§ **Suas tarefas**
**1.** Liste todas as regiões onde, segundo o texto sobre São Basílio, ele visitou e estudou em mosteiros.
**2.** Segundo o texto sobre São Basílio, em que ano ele foi eleito para ocupar a sede arcebispal deixada vaga pela morte do arcebispo Eusébio?
**3.** No texto sobre São Basílio, reescreva em forma de lista o parágrafo que começa com "Basílio foi ordenado diácono e sacerdote", mantendo os fatos principais.

§ **Texto da página**
# # #

AUTOR: São Basílio (329 - 379) foi teólogo escritor cristão do século IV e é um dos padres capadócios e Doutor da Igreja. nasceu em Cesareia (atual Kayseri), capital da Capadócia, Ásia Menor , na hoje Turquia; no seio de uma família profundamente cristã. Seu pai era Basílio, o Velho, e sua mãe, Emília de Cesareia. Estudou em Constantinopla e Atenas. Entre seus nove irmãos figuraram: Gregório de Nissa, Macrina (uma heroína da fé), a Jovem e Pedro de Sebaste, todos canonizados pela Igreja (Católica Romana). É também neto de Macrina Maior. Como seus colegas de estudo teve o futuro imperador apóstata, Juliano, e Gregório Nazianzeno, Basílio retornou a Cesareia , sendo batizado e se determinando a seguir a pobreza evangélica. Visitou e estudou em mosteiros do Egito, Palestina, Síria e Mesopotâmia. Em seguida morou em uma estalagem na região do Ponto, perto do rio Íris, entregando-se a uma vida solitária de oração e estudo, e formando o primeiro mosteiro da Ásia Menor.

Basílio foi ordenado diácono e sacerdote em Cesareia em 363, mas se retirou para o Ponto para evitar conflitos com o arcebispo Eusébio. Em 365, seu amigo Gregório de Nanzianzo retirou Basílio de seu retiro, e em 370, quando o arcebispo Eusébio morreu, deixando vaga a sede arcebispal, Basílio foi eleito para ocupá-la. Com a morte de Santo Anastácio, pouco depois, Basílio passou a ser o último defensor da ortodoxia no oriente, contra o arianismo, morrendo em 1 de janeiro de 379, aos 49 anos.

Dedicou as suas maiores energias a defender a doutrina da consustancialidade do Verbo, definida solenemente no Primeiro Concílio de Niceia (325). Por este motivo sofreu muitos ataques dirigidos pelos arianos e pelas autoridades imperiais, que queria, impor a doutrina de Ário. Junto com São Gregório de Nazianzo e São Gregório de Nissa, contribuiu de maneira decisiva na tarefa de precisão conceptual dos termos com os quais a Igreja viria a expor o dogma trinitário, preparando, desta maneira, o Primeiro Concílio de Constantinopla (381), que enunciou de forma definitiva a doutrina sobre a Santíssima Trindade.

# # #

[Entradas de dados coletados]

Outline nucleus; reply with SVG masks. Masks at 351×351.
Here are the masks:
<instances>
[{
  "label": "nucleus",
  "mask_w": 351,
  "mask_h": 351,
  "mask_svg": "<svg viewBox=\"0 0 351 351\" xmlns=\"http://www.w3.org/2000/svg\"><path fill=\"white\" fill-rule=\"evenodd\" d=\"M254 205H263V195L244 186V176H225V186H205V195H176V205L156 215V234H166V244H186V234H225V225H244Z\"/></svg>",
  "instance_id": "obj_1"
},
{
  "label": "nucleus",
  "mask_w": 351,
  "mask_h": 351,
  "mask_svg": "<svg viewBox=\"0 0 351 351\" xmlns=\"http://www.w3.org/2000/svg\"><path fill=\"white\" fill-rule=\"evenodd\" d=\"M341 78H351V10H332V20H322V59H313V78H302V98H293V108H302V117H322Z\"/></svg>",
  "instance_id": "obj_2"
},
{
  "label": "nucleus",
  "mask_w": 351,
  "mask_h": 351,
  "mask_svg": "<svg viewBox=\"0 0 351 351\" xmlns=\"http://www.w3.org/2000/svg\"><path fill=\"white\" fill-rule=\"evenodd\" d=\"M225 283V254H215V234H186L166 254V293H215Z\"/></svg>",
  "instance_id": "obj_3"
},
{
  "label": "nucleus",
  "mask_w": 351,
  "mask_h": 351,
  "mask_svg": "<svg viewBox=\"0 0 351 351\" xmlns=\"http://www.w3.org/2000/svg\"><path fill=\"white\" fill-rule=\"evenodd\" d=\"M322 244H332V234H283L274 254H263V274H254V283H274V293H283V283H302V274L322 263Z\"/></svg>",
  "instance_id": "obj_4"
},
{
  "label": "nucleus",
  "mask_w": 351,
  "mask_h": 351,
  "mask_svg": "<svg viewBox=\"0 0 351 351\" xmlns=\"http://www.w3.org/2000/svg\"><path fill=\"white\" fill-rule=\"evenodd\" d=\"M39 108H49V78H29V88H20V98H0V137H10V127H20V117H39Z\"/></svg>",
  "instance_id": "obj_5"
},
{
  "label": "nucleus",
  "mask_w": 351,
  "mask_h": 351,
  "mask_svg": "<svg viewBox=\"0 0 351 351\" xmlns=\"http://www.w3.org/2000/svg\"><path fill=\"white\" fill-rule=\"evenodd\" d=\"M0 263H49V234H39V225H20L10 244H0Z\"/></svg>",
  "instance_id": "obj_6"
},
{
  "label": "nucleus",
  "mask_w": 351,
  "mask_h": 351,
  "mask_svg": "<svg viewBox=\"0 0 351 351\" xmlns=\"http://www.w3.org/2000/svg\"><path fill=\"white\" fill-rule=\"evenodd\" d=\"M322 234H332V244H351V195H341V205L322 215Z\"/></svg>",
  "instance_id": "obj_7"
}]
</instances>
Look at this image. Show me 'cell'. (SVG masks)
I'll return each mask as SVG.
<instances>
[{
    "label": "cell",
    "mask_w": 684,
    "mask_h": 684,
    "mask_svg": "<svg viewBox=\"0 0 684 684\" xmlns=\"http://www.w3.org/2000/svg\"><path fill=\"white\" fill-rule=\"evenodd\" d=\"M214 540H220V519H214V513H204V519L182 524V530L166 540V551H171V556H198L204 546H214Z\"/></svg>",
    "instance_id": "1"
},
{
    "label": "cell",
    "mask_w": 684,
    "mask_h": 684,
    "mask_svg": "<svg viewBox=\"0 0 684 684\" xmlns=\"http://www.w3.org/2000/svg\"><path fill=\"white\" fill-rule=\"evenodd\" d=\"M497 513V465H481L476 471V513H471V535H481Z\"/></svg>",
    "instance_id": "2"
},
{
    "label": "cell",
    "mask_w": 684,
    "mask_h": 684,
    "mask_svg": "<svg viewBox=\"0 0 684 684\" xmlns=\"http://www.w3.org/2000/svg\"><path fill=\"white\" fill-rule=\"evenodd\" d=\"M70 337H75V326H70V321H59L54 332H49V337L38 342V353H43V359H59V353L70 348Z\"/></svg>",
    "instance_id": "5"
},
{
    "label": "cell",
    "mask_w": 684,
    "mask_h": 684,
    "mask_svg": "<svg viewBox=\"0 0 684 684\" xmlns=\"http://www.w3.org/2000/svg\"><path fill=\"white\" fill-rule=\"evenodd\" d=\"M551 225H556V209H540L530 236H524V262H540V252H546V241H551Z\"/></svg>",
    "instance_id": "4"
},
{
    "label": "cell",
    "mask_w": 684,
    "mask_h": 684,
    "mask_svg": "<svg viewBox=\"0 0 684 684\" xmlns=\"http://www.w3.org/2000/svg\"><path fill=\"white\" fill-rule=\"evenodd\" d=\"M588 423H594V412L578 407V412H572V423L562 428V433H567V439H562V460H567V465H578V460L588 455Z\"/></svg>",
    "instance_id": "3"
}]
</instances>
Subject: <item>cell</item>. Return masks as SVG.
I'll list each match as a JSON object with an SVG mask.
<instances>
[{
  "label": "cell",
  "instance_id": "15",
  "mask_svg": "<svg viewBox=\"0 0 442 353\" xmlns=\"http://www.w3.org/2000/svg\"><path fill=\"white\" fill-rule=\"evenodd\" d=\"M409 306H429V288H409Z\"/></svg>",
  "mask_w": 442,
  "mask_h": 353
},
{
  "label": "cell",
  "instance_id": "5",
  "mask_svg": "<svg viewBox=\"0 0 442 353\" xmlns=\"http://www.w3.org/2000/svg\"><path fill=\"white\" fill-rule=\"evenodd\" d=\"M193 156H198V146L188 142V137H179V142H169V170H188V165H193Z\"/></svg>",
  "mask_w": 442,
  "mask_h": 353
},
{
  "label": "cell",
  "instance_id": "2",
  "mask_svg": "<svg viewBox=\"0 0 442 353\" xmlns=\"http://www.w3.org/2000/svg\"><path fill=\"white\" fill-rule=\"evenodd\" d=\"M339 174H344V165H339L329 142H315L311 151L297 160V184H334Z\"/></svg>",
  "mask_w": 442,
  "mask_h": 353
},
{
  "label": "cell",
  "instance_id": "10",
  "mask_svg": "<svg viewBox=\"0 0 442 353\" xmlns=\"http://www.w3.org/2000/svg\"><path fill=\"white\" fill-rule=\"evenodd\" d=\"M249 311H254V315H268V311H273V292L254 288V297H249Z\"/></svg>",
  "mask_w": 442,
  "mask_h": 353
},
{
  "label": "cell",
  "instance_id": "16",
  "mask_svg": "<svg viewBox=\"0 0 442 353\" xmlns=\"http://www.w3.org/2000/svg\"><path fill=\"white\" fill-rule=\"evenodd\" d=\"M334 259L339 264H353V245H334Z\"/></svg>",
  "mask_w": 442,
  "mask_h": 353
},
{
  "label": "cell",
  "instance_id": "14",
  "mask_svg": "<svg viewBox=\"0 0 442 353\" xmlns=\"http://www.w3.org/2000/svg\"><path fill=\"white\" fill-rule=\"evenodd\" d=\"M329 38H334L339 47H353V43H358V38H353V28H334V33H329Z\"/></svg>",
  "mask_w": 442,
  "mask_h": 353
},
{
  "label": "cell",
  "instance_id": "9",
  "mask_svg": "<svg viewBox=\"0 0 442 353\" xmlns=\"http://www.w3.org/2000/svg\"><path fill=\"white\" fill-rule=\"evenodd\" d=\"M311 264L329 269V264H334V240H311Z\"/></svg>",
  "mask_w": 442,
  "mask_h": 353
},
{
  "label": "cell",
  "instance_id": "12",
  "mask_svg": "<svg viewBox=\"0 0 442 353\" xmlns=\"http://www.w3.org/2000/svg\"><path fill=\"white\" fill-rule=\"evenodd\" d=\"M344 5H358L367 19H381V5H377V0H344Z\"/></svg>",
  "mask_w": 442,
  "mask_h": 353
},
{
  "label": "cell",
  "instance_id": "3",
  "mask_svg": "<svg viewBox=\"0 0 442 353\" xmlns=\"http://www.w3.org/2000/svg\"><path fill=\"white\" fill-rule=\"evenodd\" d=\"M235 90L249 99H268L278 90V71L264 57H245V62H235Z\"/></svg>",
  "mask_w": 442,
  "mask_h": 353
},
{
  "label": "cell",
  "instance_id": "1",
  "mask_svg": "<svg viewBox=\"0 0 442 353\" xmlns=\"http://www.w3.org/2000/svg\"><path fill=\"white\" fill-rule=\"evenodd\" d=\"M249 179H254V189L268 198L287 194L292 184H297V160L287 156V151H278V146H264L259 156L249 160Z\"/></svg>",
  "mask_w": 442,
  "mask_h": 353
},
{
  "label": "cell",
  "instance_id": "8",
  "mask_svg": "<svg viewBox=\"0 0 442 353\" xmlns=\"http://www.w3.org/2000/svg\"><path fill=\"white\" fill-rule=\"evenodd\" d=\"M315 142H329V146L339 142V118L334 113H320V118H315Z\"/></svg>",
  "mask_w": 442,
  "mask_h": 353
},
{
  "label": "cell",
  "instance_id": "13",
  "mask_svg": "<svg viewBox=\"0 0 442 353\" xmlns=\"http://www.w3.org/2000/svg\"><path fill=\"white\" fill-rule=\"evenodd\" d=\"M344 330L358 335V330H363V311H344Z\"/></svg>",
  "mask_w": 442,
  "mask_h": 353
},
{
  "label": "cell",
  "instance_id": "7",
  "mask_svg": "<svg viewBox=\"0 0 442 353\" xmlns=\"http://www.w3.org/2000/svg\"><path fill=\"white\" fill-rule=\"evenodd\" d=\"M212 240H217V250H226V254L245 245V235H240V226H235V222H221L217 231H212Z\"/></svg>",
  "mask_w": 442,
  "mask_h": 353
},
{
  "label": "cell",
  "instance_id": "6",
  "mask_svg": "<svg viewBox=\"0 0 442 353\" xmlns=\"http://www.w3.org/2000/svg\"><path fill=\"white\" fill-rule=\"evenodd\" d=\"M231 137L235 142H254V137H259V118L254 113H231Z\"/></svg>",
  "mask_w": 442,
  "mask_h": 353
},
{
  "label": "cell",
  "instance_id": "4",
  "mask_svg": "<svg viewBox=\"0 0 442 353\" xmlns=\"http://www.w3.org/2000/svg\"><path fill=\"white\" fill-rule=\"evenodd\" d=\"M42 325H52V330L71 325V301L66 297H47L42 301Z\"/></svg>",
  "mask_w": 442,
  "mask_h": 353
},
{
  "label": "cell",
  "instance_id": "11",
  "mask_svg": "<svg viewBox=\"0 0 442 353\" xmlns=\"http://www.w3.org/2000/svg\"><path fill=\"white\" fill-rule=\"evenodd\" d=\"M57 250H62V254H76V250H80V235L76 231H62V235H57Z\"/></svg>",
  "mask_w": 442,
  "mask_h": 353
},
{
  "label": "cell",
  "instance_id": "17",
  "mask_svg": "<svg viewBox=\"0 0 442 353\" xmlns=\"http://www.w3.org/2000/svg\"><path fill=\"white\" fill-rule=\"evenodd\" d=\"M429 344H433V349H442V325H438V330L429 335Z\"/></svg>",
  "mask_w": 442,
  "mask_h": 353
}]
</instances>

# # #

§ **Respostas por tarefa**
**1.** Egito, Palestina, Síria e Mesopotâmia.

**2.** Em 370.

**3.**
- Em 363, foi ordenado diácono e sacerdote em Cesareia.
- Retirou-se para o Ponto para evitar conflitos com o arcebispo Eusébio.
- Em 365, seu amigo Gregório de Nanzianzo o tirou do retiro.
- Em 370, com a morte do arcebispo Eusébio, foi eleito para a sede arcebispal.
- Após a morte de Santo Anastácio, tornou-se o último defensor da ortodoxia no oriente contra o arianismo.
- Morreu em 1 de janeiro de 379, aos 49 anos.